Prompt:
Write the listing below out again exactly, dropping the images.

☆ ☆ ☆

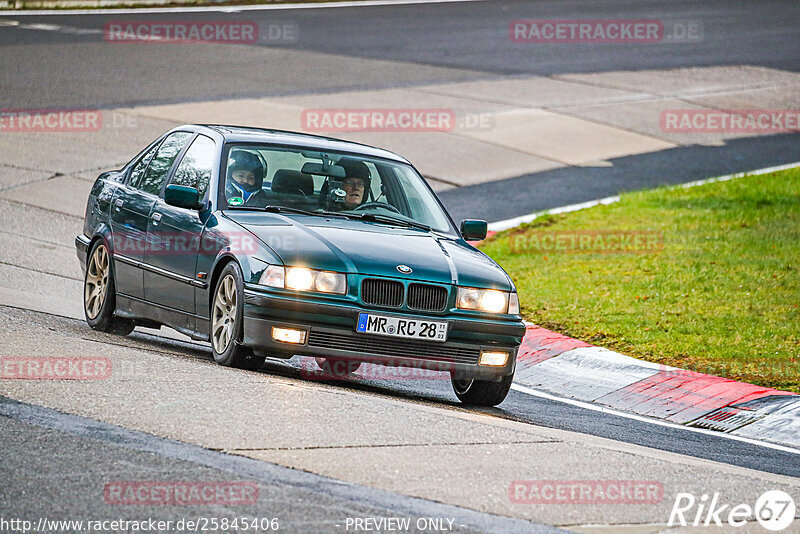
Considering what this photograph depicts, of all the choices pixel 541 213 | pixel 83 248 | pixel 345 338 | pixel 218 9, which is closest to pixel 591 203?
pixel 541 213

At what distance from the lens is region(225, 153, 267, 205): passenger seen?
854 cm

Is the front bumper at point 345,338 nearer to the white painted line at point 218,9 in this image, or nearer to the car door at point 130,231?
the car door at point 130,231

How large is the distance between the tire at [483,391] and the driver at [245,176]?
182 centimetres

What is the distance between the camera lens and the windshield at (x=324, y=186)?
8578 millimetres

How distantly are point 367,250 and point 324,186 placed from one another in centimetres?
103

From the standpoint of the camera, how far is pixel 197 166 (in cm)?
901

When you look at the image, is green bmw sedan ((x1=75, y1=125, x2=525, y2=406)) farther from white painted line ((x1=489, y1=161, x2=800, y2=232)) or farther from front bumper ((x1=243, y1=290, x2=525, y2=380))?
white painted line ((x1=489, y1=161, x2=800, y2=232))

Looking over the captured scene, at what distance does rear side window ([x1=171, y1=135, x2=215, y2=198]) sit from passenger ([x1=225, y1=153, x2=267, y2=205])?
19cm

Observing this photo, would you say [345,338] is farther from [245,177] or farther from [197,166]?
[197,166]

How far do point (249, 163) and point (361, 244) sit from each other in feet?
4.15

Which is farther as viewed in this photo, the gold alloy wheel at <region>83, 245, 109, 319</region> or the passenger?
the gold alloy wheel at <region>83, 245, 109, 319</region>

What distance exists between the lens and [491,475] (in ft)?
19.3

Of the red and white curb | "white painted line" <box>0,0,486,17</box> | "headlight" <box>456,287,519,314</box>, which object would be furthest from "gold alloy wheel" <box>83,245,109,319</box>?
"white painted line" <box>0,0,486,17</box>

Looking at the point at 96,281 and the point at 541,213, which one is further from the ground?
the point at 96,281
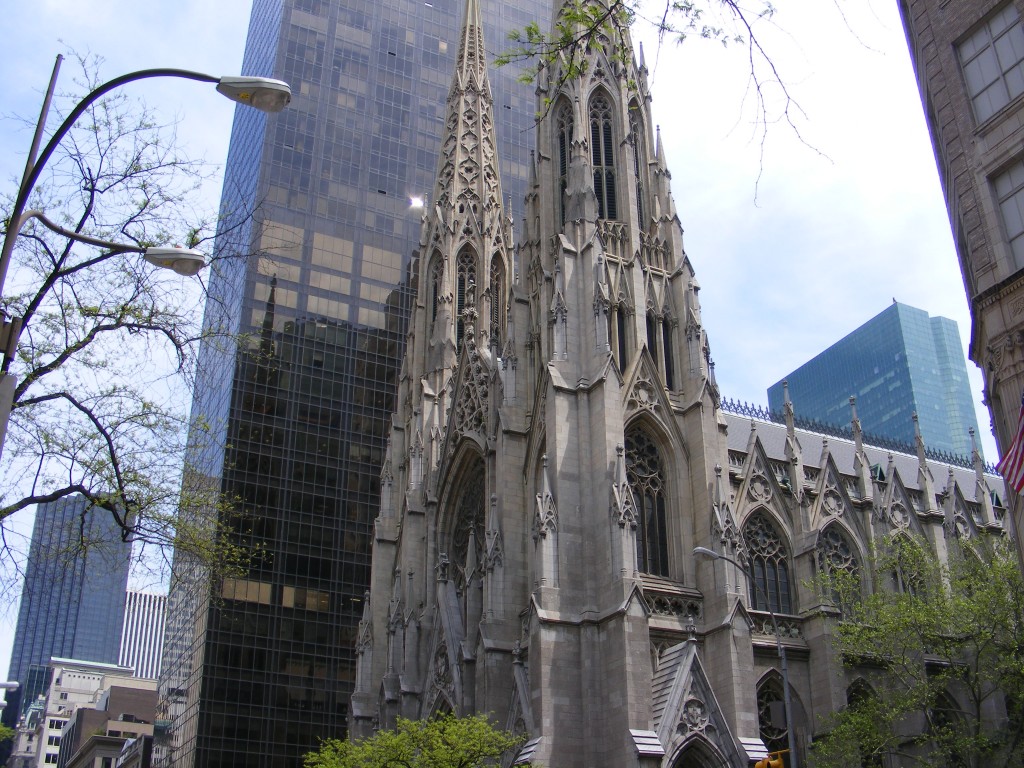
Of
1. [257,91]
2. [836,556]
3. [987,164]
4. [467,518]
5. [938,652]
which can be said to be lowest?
[938,652]

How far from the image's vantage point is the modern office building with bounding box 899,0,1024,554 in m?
20.9

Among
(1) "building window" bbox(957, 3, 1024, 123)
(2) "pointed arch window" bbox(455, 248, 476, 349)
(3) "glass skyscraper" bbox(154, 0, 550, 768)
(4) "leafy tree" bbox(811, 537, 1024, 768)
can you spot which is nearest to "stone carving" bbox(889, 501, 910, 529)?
(4) "leafy tree" bbox(811, 537, 1024, 768)

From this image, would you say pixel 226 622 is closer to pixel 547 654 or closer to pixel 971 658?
pixel 547 654

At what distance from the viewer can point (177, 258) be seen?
12.0 meters

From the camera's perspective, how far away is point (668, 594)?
32.6 m

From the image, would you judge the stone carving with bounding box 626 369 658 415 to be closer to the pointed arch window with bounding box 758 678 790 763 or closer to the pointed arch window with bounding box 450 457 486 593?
the pointed arch window with bounding box 450 457 486 593

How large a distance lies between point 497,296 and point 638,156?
1281cm

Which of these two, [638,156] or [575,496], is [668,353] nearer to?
[575,496]

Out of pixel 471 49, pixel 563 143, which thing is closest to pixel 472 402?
pixel 563 143

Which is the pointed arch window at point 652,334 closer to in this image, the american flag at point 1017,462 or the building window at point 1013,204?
the building window at point 1013,204

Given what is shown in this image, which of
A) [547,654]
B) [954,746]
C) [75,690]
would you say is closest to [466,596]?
[547,654]

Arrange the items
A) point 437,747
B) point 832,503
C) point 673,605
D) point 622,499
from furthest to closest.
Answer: point 832,503, point 673,605, point 622,499, point 437,747

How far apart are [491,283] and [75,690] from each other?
4491 inches

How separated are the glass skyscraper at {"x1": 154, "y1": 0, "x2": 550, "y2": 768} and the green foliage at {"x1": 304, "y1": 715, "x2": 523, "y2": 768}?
21.2 meters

☆ ☆ ☆

Response:
Considering what this photograph depicts, of all the choices pixel 541 213 | pixel 83 248 | pixel 345 338 | pixel 218 9, which is closest to pixel 591 203?
pixel 541 213

At what distance from the lens is region(225, 153, 267, 205): passenger seen?
854 cm

Is the front bumper at point 345,338 nearer to the white painted line at point 218,9 in this image, or nearer to the car door at point 130,231?
the car door at point 130,231

How large is the distance between the tire at [483,391] and the driver at [245,176]?
182 centimetres

What is the distance between the camera lens and the windshield at (x=324, y=186)?
8578 millimetres

How distantly are point 367,250 and point 324,186 placed from one another in centimetres?
103

From the standpoint of the camera, how far is pixel 197 166 (in cm)?
901

When you look at the image, is green bmw sedan ((x1=75, y1=125, x2=525, y2=406)) farther from white painted line ((x1=489, y1=161, x2=800, y2=232)) or farther from front bumper ((x1=243, y1=290, x2=525, y2=380))?
white painted line ((x1=489, y1=161, x2=800, y2=232))

Looking over the captured scene, at what distance does rear side window ([x1=171, y1=135, x2=215, y2=198]) sit from passenger ([x1=225, y1=153, x2=267, y2=205])?
19cm

Observing this photo, would you say [345,338] is farther from [245,177] or farther from [197,166]?
[197,166]

How far do point (249, 163) and point (361, 244) sit from each other in feet?
4.15

Which is farther as viewed in this photo, the gold alloy wheel at <region>83, 245, 109, 319</region> or the passenger?
the gold alloy wheel at <region>83, 245, 109, 319</region>

What distance exists between the lens and [491,475] (in ft)?
19.3

Of the red and white curb | "white painted line" <box>0,0,486,17</box> | "headlight" <box>456,287,519,314</box>, which object would be furthest from "gold alloy wheel" <box>83,245,109,319</box>?
"white painted line" <box>0,0,486,17</box>

Looking at the point at 96,281 and the point at 541,213, which one is further from the ground?
the point at 96,281
Of
1. [257,91]
2. [836,556]
3. [987,164]
4. [467,518]
5. [938,652]
which can be said to be lowest?
[938,652]

How far from the image's vantage point is the modern office building with bounding box 899,0,1024,554 in m?
20.9

Among
(1) "building window" bbox(957, 3, 1024, 123)
(2) "pointed arch window" bbox(455, 248, 476, 349)
(3) "glass skyscraper" bbox(154, 0, 550, 768)
(4) "leafy tree" bbox(811, 537, 1024, 768)
can you spot which is nearest to "stone carving" bbox(889, 501, 910, 529)?
(4) "leafy tree" bbox(811, 537, 1024, 768)

From this image, would you say pixel 226 622 is closer to pixel 547 654 or closer to pixel 971 658?
pixel 547 654

At what distance from the viewer can point (177, 258) be seen?
12.0 meters

From the camera's perspective, how far away is point (668, 594)?
32.6 m

From the image, would you judge the stone carving with bounding box 626 369 658 415 to be closer to the pointed arch window with bounding box 758 678 790 763 or closer to the pointed arch window with bounding box 450 457 486 593?
the pointed arch window with bounding box 450 457 486 593

How large a distance lies between point 497,296 and point 638,156?
1281cm

Which of these two, [638,156] or [575,496], is [668,353] nearer to?
[575,496]

Out of pixel 471 49, pixel 563 143, which thing is closest to pixel 472 402?
pixel 563 143

Which is the pointed arch window at point 652,334 closer to in this image, the american flag at point 1017,462 or the building window at point 1013,204?
the building window at point 1013,204

Given what is shown in this image, which of
A) [547,654]
B) [954,746]
C) [75,690]
would you say is closest to [466,596]?
[547,654]

Arrange the items
A) point 437,747
B) point 832,503
C) point 673,605
D) point 622,499
from furthest to closest.
Answer: point 832,503, point 673,605, point 622,499, point 437,747

How far apart are [491,283] and [75,690] from each other?
4491 inches

How separated are the glass skyscraper at {"x1": 154, "y1": 0, "x2": 550, "y2": 768} and the green foliage at {"x1": 304, "y1": 715, "x2": 523, "y2": 768}?
21.2 meters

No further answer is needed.